Wisconsin's "Read to Lead" Task Force convened for its second meeting last month to address teacher training and reading interventions. Here's an excellent debrief (via School Information System) from Wisconsin Reading Coalition on the discussion. And here are my notes from the gallery:
This meaty agenda was well-suited for a substantive discussion informed by the expertise and depth of experience of the panel and the meeting's invited guests. (And allowing the meeting to run somewhat over its allotted time, and agreeing to continue the agenda topic of reading interventions onto the next meeting rather than giving it short shrift, were good on-the-spot calls.)
While it can't reasonably be expected that a problem as complex and (if judged by prior efforts) insoluble as statewide reading achievement can be covered comprehensively through going-round-the-table soundbites in a limited timeframe, I think the process could benefit from more systematic fact-finding (and fact-checking), so that discussions can be grounded in a common baseline of background knowledge, and relevant information isn't omitted in the wending flow of discussion. It would have been informative, for example, to note the endeavors of the National Council for Teacher Quality's new initiative to review the quality of the nation's education schools, and the decisions of the UW system and the Wisconsin Association of Colleges for Teacher Education (representing all public and private education schools in Wisconsin) not to participate in the NCTQ study; or to note the lack of compliance (as shown in a research study undertaken for a recent Marquette University dissertation) by a significant number of school districts with state statute 118.015, which requires each school district to employ a certified reading specialist to develop and coordinate a comprehensive K-12 reading curriculum; or to note that, although there is new momentum to promote RtI (Response to Intervention) on a statewide basis, Wisconsin remains one of only a handful of states that still uses the intelligence-achievement discrepancy model to identify specific learning disabilities, and that the full phase-in of RtI, to bring Wisconsin into alignment with federal rules, will not be completed until 2014.
I also hope that the panel won't be led into the temptation to portray consensus for the sake of appearance of consensus, or to paper over the many genuine areas of fundamental disagreement on the causes and effects of and cures for our problems with reading achievement.
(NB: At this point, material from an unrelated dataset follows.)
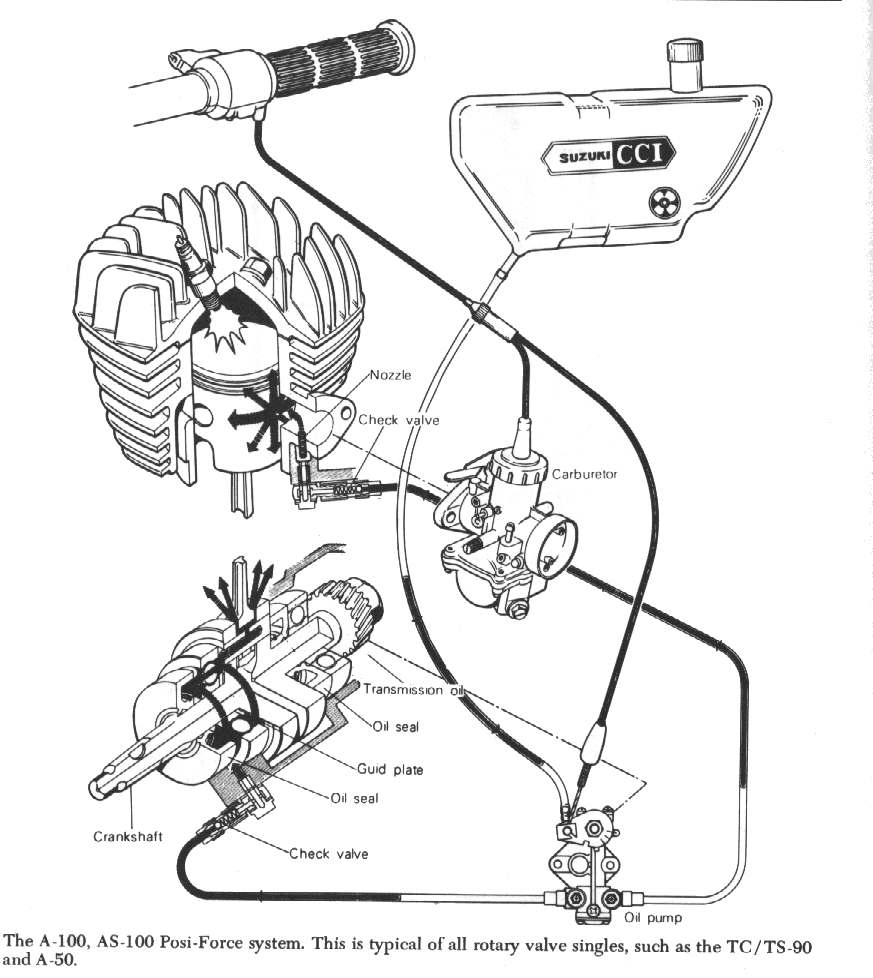 35987 My Suzuki Ds80 86 Build 2 on yamaha atv engine wiring diagram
At this writing, the third meeting of the Read to Lead Task Force will have taken place today in Onalaska. Although open to the public, the meeting was not broadcast by Wisconsin Eye, and it's a disappointment that other arrangements were not made to make the proceedings accessible to those unable to travel to the meeting site to observe the meeting in real space and real time. The complex task before the panel can only be helped by engaging as many stakeholders as possible to illuminate the scope and magnitude of the current state of reading instruction and achievement and to identify workable pathways to reverse the decline. In other words, we're all called upon to be leaders for our readers.